▶ _Written request_
Copy everything from the start of the entries down to the line containing "according to their", but change "handheld microphone" to "wireless microphone" and keep all else the same. Leave out the pictures.

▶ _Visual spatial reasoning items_

■ ■ ■ ■ ■ ■ ■

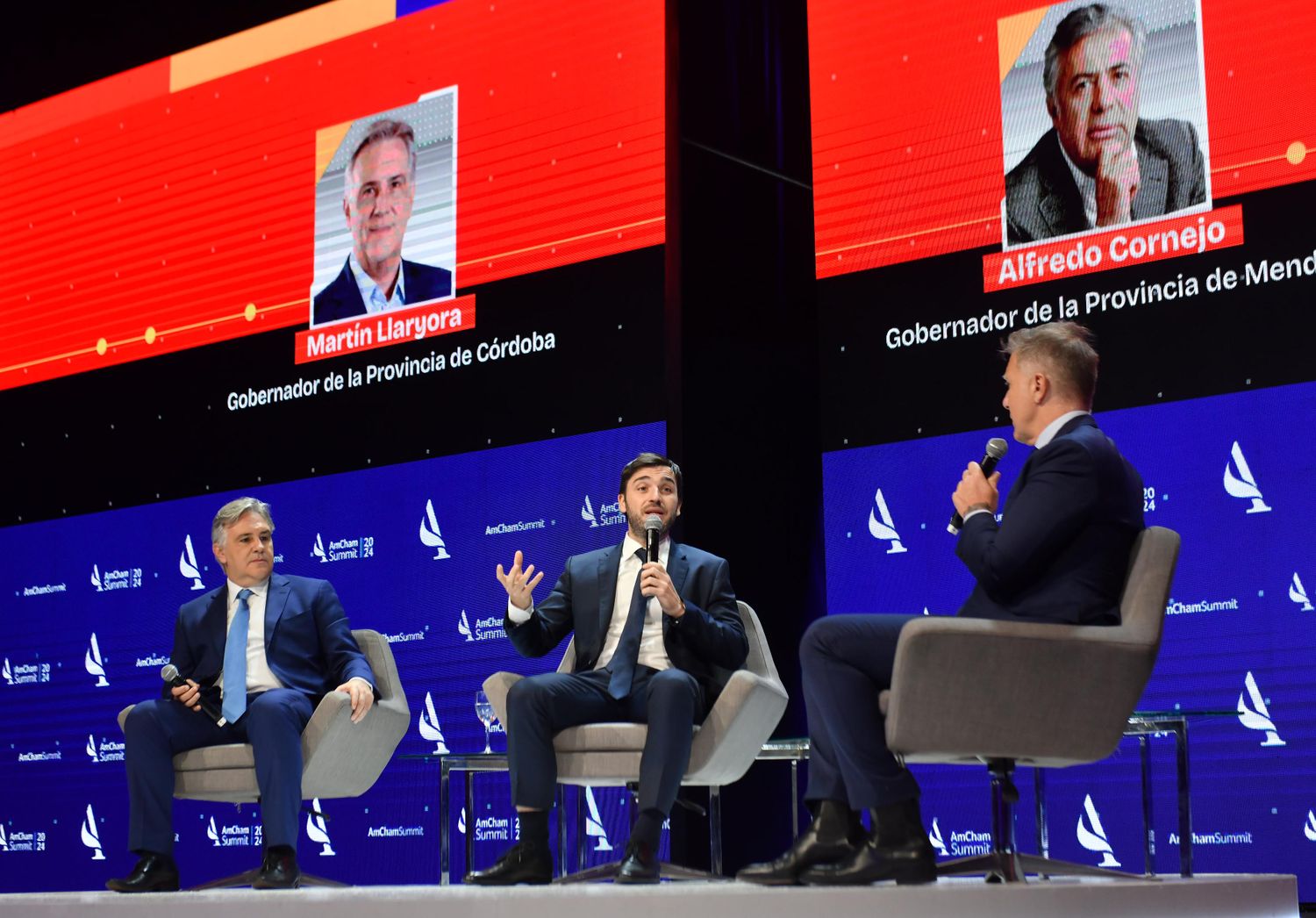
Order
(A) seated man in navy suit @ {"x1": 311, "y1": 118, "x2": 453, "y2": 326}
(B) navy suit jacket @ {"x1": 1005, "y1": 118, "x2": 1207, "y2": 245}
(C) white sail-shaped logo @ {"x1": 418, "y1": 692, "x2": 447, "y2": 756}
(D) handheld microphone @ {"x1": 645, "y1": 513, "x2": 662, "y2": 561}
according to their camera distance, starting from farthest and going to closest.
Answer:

■ ■ ■ ■ ■ ■ ■

▶ _Response to this exercise_
Order
(A) seated man in navy suit @ {"x1": 311, "y1": 118, "x2": 453, "y2": 326}
(B) navy suit jacket @ {"x1": 1005, "y1": 118, "x2": 1207, "y2": 245}
(C) white sail-shaped logo @ {"x1": 418, "y1": 692, "x2": 447, "y2": 756}
(D) wireless microphone @ {"x1": 645, "y1": 513, "x2": 662, "y2": 561}
according to their camera distance, starting from farthest and going to closest.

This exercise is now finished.